--- WHAT THE TASK ASKS ---
Return, exactly, the line that contains "How large is" together with all lines after it to the end of the entries, and no further lines.

⟨

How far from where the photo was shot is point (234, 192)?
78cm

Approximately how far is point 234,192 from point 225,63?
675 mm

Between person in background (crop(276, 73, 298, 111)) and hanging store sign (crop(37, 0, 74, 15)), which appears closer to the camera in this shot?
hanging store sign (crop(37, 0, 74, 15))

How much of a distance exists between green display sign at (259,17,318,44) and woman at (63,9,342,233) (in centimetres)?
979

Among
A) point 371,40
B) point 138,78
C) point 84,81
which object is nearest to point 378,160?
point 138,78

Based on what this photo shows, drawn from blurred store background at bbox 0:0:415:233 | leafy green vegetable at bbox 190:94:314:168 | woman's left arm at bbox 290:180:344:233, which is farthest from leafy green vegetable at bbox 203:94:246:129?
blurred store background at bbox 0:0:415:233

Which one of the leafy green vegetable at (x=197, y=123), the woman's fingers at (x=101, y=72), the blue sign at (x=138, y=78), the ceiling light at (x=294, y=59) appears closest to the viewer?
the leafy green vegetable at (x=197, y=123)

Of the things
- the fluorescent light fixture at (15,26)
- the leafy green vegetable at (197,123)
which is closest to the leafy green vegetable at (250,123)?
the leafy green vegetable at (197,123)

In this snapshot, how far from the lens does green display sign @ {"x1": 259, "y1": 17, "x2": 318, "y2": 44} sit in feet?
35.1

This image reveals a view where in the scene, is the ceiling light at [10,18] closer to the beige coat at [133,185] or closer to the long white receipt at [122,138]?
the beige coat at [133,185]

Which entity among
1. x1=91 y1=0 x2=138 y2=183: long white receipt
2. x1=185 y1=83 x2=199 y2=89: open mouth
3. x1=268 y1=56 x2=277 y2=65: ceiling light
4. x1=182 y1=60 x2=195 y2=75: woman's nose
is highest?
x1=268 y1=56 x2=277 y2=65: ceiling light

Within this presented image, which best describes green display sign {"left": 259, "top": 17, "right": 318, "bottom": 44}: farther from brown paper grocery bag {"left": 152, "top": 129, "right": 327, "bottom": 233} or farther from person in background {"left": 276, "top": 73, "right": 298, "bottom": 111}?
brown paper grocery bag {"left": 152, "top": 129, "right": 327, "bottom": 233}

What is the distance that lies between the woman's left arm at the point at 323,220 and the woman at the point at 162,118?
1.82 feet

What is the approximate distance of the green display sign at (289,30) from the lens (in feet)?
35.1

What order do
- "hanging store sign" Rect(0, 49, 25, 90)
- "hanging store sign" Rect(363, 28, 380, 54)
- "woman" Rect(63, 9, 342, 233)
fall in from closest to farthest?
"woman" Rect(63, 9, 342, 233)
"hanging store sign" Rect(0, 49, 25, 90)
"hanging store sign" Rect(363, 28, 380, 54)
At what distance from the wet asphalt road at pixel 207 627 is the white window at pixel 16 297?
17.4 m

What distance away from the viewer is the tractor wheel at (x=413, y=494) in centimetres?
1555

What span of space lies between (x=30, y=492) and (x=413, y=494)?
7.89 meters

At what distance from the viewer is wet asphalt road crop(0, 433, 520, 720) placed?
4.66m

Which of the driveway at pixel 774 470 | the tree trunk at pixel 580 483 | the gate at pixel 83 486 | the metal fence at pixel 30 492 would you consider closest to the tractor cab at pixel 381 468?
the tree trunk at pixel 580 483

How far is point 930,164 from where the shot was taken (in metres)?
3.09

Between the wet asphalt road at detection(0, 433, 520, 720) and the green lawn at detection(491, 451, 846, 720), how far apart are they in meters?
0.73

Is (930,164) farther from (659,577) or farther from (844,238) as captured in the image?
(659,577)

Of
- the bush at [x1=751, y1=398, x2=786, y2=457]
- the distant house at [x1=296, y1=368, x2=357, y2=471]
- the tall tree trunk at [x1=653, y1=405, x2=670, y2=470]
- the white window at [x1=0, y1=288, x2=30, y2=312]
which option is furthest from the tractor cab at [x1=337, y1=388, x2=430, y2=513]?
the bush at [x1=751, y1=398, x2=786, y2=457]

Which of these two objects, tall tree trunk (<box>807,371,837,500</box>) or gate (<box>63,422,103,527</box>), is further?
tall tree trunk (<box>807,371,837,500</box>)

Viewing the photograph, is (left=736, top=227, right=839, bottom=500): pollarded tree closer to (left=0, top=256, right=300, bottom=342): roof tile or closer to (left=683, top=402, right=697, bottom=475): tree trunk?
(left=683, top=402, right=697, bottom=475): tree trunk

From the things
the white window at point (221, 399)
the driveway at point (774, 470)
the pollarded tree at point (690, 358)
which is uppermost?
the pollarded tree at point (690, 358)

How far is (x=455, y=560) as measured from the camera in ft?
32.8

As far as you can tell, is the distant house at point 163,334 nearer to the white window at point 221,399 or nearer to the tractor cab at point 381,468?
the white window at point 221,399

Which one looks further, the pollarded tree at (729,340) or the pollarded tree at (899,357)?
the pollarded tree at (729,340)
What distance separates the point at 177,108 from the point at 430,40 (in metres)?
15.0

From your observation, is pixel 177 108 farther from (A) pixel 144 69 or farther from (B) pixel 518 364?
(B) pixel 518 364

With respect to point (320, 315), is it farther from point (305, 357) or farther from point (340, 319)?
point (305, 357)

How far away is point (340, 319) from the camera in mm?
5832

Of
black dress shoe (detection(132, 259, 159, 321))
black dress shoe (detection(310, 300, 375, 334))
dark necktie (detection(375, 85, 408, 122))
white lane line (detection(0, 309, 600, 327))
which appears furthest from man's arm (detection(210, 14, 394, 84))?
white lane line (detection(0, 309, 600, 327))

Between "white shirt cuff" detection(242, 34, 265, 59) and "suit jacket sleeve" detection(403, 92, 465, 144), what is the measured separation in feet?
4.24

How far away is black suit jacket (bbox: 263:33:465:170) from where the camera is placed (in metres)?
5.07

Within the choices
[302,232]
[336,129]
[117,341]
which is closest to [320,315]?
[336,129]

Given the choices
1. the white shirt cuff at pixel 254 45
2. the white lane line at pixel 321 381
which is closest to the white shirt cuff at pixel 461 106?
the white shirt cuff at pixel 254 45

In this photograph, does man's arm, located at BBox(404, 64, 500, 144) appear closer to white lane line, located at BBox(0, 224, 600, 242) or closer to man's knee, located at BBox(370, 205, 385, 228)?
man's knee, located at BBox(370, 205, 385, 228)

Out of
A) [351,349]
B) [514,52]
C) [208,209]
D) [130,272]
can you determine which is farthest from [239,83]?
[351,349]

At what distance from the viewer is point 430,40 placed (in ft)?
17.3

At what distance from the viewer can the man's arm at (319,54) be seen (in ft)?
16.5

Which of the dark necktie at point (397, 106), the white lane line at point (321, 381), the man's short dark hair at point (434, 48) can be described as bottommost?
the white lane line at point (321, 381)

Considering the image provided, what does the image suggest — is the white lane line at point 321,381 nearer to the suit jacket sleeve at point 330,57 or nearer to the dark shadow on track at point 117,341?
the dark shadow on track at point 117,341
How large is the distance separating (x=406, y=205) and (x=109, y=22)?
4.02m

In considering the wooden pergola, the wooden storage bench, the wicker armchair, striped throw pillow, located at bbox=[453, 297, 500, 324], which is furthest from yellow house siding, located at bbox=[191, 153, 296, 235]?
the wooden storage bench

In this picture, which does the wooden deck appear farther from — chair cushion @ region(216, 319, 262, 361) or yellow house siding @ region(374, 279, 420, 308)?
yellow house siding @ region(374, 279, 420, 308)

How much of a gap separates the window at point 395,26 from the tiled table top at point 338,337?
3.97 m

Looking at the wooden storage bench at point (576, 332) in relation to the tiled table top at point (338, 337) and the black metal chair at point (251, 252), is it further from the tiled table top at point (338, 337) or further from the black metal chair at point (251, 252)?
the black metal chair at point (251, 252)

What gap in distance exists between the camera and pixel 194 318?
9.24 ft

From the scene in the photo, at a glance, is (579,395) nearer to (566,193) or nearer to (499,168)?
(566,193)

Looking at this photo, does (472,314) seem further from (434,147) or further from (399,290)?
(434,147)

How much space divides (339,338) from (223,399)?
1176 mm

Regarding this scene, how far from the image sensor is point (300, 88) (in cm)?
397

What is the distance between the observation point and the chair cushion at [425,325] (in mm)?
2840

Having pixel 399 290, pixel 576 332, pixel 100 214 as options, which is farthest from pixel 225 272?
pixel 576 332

⟩

--- REPLY TO THE TASK ---
How large is the distance separating (x=406, y=205) and (x=109, y=22)?
4.02m

In considering the wooden pergola, the wooden storage bench, the wicker armchair, striped throw pillow, located at bbox=[453, 297, 500, 324], which is furthest from yellow house siding, located at bbox=[191, 153, 296, 235]?
the wooden storage bench

In this picture, which does the wooden deck appear farther from — chair cushion @ region(216, 319, 262, 361) or yellow house siding @ region(374, 279, 420, 308)?
yellow house siding @ region(374, 279, 420, 308)

How much of a gap separates the window at point 395,26 from the tiled table top at point 338,337?
3.97 m

Looking at the wooden storage bench at point (576, 332) in relation to the tiled table top at point (338, 337) and the black metal chair at point (251, 252), is it further from the tiled table top at point (338, 337) or further from the black metal chair at point (251, 252)?
the black metal chair at point (251, 252)

What gap in distance exists between the camera and pixel 194 318?
9.24 ft

From the scene in the photo, at a glance, is (579,395) nearer to (566,193) or nearer to (499,168)?
(566,193)

Looking at this photo, does (472,314) seem further from (434,147) or further from (399,290)?
(434,147)

How much space divides (339,338) from (223,399)?
1176 mm

Regarding this scene, how far from the image sensor is point (300, 88) (in cm)?
397

What is the distance between the observation point and the chair cushion at [425,325] (in mm)?
2840

Having pixel 399 290, pixel 576 332, pixel 100 214 as options, which is farthest from pixel 225 272?
pixel 576 332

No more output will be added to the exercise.